- _Problem description_
Put the rows from the start through the line containing "Image attached. Segment", including that line, into a numbered list with blank lines omitted.

-- BEGIN Data supplied --

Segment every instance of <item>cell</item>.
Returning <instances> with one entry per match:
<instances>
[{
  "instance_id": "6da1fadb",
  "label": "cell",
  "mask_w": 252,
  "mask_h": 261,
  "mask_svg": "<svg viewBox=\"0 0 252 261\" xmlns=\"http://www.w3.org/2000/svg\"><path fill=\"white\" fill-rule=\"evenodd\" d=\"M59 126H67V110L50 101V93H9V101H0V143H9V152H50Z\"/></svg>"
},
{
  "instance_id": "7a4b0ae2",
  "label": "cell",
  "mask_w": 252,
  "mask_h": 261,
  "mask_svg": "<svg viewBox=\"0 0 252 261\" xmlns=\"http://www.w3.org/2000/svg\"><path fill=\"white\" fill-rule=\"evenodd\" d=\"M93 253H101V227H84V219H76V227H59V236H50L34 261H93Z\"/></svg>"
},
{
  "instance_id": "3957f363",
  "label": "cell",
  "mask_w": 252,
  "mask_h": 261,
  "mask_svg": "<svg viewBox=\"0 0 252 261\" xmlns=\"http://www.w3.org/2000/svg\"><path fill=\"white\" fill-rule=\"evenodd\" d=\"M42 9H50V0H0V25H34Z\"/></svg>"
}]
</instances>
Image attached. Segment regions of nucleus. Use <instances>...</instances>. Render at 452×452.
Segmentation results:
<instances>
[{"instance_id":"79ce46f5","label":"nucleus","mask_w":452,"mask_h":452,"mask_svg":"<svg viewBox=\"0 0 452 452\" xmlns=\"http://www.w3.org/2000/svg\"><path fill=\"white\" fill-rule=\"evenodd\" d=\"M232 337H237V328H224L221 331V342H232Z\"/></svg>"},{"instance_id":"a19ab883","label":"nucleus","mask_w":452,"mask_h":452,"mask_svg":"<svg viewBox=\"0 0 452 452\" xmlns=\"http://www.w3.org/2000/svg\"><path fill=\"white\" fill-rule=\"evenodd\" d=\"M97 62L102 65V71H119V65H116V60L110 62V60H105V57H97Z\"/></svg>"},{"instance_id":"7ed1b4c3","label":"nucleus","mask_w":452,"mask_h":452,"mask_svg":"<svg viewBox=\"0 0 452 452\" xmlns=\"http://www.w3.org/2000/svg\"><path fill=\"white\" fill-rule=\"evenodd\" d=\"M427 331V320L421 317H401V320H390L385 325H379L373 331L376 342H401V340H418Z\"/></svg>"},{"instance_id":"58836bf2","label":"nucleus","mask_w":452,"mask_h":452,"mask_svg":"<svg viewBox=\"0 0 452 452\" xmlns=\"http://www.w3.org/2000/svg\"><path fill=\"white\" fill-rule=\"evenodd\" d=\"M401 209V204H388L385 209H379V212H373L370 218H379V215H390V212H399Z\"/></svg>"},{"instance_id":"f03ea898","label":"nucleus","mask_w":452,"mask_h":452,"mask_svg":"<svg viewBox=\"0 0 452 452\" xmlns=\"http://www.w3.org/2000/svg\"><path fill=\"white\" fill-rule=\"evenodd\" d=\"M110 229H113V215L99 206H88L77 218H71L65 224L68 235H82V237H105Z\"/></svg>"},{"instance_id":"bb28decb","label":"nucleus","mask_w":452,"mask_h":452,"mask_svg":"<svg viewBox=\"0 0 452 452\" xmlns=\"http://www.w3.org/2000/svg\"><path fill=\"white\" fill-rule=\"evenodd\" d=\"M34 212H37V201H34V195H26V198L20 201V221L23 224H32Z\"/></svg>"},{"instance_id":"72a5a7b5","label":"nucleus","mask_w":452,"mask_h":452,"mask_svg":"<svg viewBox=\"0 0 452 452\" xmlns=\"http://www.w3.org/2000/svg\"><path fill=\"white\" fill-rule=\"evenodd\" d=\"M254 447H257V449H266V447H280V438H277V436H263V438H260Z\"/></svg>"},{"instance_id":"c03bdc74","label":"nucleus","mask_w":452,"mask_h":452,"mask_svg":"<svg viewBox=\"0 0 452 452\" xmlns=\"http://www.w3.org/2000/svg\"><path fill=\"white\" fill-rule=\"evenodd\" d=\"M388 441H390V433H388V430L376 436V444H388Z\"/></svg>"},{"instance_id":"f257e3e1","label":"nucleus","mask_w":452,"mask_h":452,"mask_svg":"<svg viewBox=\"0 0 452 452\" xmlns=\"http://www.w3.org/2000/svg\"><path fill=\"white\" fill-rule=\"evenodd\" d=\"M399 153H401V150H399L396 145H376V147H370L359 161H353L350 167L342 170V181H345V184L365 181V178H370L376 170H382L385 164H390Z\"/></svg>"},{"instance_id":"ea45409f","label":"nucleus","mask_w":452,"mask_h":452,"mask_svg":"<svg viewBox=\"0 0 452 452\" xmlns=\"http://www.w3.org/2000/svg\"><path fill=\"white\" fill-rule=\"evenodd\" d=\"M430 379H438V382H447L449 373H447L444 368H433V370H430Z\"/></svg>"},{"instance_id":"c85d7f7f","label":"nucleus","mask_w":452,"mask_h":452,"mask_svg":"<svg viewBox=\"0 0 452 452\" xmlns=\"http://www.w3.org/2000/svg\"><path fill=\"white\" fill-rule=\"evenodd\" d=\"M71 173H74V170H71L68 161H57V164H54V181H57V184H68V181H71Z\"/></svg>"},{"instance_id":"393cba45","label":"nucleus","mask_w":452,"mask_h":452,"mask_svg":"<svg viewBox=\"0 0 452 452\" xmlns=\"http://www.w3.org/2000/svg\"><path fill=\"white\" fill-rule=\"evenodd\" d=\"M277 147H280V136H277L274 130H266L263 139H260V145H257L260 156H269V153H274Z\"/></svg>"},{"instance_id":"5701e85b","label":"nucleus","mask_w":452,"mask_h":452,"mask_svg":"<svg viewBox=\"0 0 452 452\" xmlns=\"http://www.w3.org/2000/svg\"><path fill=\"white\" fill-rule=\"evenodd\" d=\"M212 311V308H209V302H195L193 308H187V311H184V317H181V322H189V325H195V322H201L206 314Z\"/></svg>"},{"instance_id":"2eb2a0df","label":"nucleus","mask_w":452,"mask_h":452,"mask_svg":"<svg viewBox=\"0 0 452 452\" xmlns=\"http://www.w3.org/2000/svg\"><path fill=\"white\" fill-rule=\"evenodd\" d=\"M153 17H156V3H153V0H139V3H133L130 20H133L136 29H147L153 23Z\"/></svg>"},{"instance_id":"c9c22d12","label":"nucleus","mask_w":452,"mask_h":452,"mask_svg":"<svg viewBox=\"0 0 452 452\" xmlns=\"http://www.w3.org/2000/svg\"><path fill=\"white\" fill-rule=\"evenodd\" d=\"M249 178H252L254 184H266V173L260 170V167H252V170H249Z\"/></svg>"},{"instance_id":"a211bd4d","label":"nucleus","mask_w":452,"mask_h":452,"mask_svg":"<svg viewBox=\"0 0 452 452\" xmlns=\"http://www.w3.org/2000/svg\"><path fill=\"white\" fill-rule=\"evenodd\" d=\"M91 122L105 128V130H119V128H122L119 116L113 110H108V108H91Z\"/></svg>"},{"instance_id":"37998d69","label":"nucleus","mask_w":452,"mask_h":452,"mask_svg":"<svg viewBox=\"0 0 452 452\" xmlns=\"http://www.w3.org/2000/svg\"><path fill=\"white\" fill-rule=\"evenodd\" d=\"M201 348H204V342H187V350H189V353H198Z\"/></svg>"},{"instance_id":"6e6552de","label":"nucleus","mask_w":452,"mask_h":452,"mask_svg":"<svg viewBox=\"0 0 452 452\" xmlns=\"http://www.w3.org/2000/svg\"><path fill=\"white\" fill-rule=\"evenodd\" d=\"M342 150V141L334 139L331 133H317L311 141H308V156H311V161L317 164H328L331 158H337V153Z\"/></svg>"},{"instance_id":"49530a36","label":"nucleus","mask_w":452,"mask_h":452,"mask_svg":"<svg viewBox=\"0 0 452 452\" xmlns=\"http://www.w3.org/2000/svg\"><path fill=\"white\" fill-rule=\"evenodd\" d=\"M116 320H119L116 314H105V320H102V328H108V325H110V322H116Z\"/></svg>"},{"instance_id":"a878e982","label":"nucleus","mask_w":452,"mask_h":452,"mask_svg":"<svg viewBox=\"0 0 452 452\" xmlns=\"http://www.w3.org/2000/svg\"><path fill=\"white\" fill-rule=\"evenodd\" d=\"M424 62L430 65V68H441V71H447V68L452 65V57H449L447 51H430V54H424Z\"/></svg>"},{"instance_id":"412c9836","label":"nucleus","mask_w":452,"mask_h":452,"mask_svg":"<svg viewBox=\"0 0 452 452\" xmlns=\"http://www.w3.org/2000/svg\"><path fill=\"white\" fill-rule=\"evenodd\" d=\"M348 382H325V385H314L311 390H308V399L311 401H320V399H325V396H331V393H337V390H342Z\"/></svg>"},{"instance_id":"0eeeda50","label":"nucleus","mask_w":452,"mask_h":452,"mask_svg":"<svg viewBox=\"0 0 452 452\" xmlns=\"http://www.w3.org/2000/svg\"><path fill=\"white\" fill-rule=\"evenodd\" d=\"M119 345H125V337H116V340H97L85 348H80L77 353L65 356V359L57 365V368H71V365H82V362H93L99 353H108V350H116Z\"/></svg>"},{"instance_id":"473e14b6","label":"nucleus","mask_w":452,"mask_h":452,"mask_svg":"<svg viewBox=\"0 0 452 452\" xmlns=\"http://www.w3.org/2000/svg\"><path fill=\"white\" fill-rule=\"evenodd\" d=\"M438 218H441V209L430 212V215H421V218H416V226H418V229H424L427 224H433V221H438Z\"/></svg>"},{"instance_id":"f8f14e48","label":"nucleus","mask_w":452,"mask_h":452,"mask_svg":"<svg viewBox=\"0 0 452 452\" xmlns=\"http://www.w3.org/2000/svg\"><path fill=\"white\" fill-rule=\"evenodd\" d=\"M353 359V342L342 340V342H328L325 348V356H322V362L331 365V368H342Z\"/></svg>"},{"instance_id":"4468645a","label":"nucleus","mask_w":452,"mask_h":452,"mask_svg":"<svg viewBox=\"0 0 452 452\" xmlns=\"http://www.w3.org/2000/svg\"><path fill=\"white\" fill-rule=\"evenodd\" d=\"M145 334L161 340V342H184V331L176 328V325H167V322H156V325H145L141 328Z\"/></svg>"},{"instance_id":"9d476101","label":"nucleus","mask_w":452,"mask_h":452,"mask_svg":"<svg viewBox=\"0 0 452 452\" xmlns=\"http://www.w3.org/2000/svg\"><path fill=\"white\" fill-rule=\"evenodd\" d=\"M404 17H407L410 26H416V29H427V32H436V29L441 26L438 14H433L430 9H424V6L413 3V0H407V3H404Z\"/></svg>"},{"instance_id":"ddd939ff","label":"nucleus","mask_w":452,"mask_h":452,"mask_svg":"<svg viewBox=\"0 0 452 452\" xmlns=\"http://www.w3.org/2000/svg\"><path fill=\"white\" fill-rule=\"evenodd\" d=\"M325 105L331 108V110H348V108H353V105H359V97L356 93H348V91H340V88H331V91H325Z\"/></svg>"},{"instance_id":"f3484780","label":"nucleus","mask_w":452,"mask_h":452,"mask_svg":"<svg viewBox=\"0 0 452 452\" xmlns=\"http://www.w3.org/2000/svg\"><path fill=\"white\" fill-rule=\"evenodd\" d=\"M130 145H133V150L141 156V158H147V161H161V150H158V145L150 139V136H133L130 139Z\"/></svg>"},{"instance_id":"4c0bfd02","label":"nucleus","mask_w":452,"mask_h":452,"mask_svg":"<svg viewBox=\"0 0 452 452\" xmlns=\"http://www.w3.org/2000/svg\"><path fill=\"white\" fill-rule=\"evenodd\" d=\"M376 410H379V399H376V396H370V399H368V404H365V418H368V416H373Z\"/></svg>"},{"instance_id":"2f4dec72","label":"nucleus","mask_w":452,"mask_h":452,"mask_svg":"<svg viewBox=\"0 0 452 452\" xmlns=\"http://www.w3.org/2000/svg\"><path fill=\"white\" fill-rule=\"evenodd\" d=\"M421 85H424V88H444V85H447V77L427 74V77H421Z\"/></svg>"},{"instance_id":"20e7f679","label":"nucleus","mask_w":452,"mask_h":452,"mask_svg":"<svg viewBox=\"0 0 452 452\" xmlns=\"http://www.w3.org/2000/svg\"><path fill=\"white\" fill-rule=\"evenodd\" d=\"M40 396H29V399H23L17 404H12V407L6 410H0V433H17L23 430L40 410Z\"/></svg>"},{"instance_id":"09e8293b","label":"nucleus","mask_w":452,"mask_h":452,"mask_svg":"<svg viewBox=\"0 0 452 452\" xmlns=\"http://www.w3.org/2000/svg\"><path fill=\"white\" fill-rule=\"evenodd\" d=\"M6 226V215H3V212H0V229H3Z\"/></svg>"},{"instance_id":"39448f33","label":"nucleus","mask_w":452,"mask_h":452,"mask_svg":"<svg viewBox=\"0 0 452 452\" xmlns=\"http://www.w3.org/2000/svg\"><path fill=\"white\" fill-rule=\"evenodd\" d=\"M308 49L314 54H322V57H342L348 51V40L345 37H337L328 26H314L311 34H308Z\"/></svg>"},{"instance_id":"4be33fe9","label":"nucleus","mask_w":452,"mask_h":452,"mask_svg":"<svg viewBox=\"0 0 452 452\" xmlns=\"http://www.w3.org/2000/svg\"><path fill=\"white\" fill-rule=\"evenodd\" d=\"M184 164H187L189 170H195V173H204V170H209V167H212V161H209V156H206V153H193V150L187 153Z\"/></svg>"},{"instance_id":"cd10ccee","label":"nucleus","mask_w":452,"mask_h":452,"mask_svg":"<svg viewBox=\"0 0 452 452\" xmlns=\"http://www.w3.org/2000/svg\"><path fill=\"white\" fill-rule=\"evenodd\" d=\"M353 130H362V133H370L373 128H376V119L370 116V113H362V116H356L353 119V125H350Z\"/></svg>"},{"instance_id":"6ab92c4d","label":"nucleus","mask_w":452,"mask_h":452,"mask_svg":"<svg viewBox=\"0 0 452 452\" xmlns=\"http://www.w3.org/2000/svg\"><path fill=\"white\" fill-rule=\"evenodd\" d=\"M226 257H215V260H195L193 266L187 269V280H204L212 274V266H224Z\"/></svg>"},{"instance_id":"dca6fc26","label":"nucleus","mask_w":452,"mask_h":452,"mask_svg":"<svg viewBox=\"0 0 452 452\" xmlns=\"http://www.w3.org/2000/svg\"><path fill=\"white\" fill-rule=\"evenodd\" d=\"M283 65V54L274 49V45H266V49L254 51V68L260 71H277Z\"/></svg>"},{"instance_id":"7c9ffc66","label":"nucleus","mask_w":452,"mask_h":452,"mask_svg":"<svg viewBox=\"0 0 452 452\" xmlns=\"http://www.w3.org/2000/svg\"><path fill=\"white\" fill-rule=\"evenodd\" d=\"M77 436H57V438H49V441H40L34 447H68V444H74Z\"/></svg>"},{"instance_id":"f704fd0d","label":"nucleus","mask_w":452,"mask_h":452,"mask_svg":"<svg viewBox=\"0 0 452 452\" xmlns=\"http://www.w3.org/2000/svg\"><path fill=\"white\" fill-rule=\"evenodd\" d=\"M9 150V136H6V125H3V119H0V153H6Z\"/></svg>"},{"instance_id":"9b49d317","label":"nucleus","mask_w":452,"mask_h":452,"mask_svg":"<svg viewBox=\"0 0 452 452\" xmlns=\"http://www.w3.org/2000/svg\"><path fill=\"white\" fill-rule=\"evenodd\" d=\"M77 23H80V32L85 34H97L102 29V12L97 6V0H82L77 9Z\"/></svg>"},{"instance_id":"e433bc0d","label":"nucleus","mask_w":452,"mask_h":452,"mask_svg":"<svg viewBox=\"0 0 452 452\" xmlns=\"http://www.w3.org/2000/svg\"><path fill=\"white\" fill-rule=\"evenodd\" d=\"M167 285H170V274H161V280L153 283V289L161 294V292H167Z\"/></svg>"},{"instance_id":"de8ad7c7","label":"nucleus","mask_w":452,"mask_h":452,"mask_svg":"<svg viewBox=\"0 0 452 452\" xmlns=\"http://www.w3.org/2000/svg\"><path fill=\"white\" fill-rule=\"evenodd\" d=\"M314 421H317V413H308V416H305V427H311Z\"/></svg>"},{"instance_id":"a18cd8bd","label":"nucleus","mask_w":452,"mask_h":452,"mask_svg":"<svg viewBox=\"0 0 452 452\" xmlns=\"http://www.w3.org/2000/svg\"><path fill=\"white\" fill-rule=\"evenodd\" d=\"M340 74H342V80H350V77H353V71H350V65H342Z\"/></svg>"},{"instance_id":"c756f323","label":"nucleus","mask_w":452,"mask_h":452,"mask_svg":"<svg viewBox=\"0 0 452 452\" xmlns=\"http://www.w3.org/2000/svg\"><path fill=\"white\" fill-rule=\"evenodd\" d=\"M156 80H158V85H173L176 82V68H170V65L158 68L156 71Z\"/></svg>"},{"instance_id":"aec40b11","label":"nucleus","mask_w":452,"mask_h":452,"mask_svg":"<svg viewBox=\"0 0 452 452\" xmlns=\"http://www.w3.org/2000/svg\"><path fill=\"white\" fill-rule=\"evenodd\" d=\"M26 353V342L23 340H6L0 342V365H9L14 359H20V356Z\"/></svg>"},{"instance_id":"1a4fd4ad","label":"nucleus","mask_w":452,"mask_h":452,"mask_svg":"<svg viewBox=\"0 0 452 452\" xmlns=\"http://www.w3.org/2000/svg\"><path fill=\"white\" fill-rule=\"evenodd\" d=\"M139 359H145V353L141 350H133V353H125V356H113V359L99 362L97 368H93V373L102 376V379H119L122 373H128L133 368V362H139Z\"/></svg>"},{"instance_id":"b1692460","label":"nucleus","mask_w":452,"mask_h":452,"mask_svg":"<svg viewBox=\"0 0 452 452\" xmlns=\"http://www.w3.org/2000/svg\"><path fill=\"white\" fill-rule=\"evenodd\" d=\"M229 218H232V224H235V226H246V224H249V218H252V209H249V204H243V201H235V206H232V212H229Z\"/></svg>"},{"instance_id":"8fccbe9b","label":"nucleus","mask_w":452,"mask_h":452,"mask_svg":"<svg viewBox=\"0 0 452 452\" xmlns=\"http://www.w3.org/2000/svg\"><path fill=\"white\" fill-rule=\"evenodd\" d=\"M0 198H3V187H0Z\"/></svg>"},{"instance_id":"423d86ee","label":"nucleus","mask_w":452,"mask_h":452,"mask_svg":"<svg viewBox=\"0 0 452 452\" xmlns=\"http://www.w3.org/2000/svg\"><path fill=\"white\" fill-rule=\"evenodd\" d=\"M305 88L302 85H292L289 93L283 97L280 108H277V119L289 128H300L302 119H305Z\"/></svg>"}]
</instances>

-- END Data supplied --

- _Response below_
1. Segment every instance of <item>cell</item>.
2. Returning <instances> with one entry per match:
3. <instances>
4. [{
5.   "instance_id": "6da1fadb",
6.   "label": "cell",
7.   "mask_w": 252,
8.   "mask_h": 261,
9.   "mask_svg": "<svg viewBox=\"0 0 252 261\" xmlns=\"http://www.w3.org/2000/svg\"><path fill=\"white\" fill-rule=\"evenodd\" d=\"M59 126H67V110L50 101V93H9V101H0V143H9V152H50Z\"/></svg>"
10. },
11. {
12.   "instance_id": "7a4b0ae2",
13.   "label": "cell",
14.   "mask_w": 252,
15.   "mask_h": 261,
16.   "mask_svg": "<svg viewBox=\"0 0 252 261\" xmlns=\"http://www.w3.org/2000/svg\"><path fill=\"white\" fill-rule=\"evenodd\" d=\"M93 253H101V227H84V219H76V227H59V236H50L34 261H93Z\"/></svg>"
17. },
18. {
19.   "instance_id": "3957f363",
20.   "label": "cell",
21.   "mask_w": 252,
22.   "mask_h": 261,
23.   "mask_svg": "<svg viewBox=\"0 0 252 261\" xmlns=\"http://www.w3.org/2000/svg\"><path fill=\"white\" fill-rule=\"evenodd\" d=\"M42 9H50V0H0V25H34Z\"/></svg>"
24. }]
25. </instances>
26. Image attached. Segment regions of nucleus. Use <instances>...</instances>. Render at 452×452.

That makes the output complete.